Tunisie: les islamistes au pouvoir confrontés à la pression salafiste
AFP
Tunis - Face aux pressions de plus en plus fortes de la mouvance salafiste, le parti islamiste Ennahda, qui domine le gouvernement tunisien, va devoir rapidement sortir de l'ambiguité vis à vis de sa base radicale, estiment des analystes.
Accusé d'inertie depuis sa prise de fonction le 23 décembre, le gouvernement de l'islamiste Hamadi Jebali a adopté ces derniers jours un ton plus ferme et son parti Ennahda a pris des positions inhabituellement claires.
Mardi, les autorités sont intervenues pour faire lever le sit in de partisans du niqab (voile islamique intégral) qui entravait depuis deux mois le fonctionnement de la faculté de lettres de la Manouba, près de Tunis.
La veille, Ennahda avait publié un communiqué sans précédent pour affirmer son attachement à la liberté d'expression et se désolidariser des poursuites judiciaires contre Nessma TV dans l'affaire Persepolis.

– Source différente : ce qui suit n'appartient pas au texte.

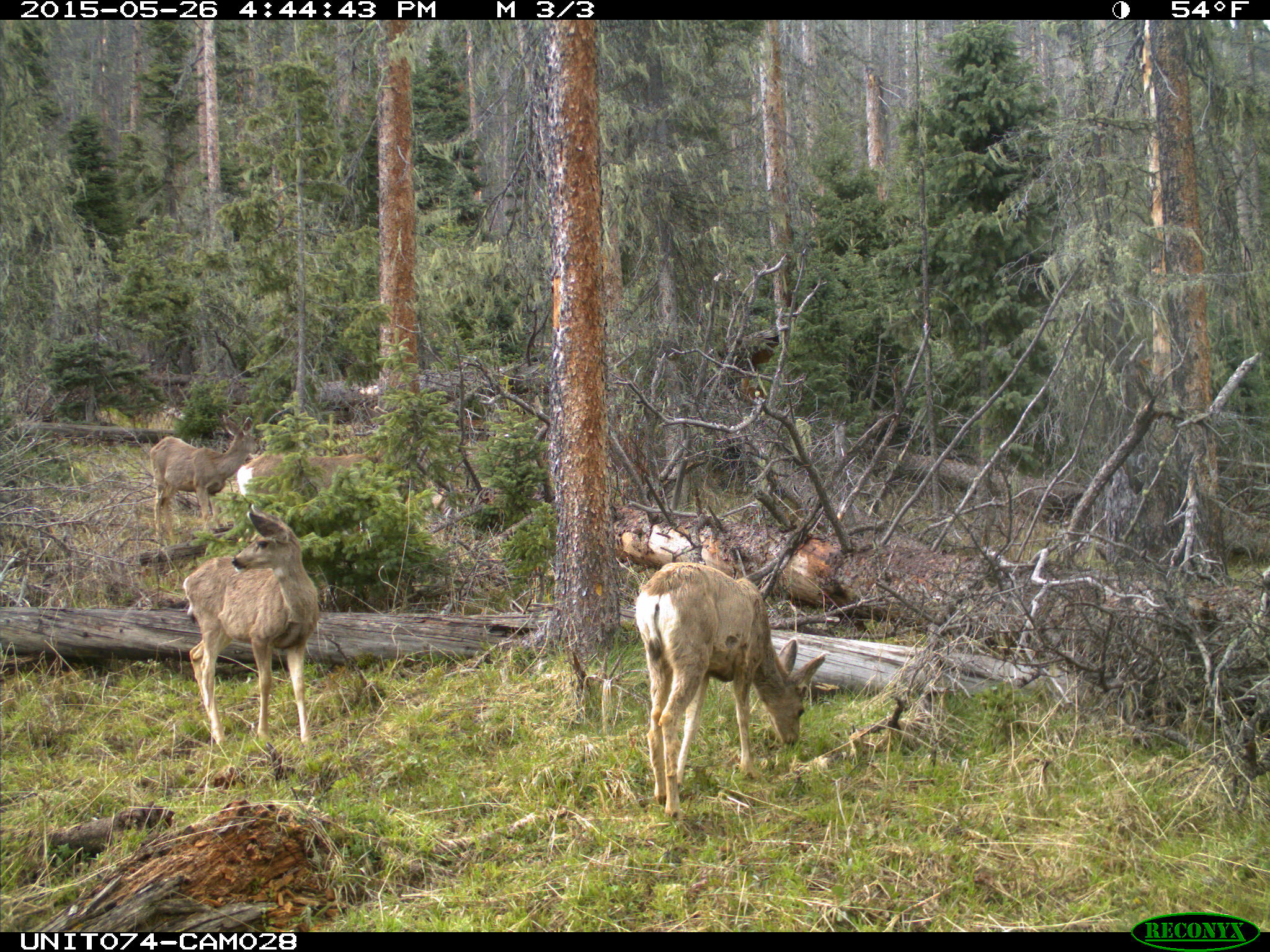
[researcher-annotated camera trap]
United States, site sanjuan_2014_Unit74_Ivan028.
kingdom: Animalia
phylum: Chordata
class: Mammalia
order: Artiodactyla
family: Cervidae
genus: Odocoileus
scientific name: Odocoileus hemionus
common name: mule deer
Odocoileus hemionus (mule deer).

Et dans un discours devant l'Assemblée nationale constituante, le Premier ministre a assuré sa détermination "à faire appliquer la loi" et a dénoncé les agressions contre des journalistes survenues lors d'une manifestation anti-Nessma.
"Le gouvernement est acculé. De mon point de vue, la confrontation est imminente entre les +islamistes modérés+ d'Ennahda et les radicaux salafistes", estime le journaliste Ali Laïdi Ben Mansour, rédacteur en chef à Nessma et au site webmanagercenter.
"Jusqu'à présent les salafistes, qui sont certes une minorité mais qui sont capables de mobiliser et d'agir, ont su profiter des hésitations du gouvernement. Mais je pense qu'Ennahda n'a pas intérêt à avoir ce boulet aux pieds", déclare-t-il à l'AFP.
Un boulet qui met au grand jour les contradictions d'Ennahda, "tiraillé entre faucons et colombes", souligne-t-il.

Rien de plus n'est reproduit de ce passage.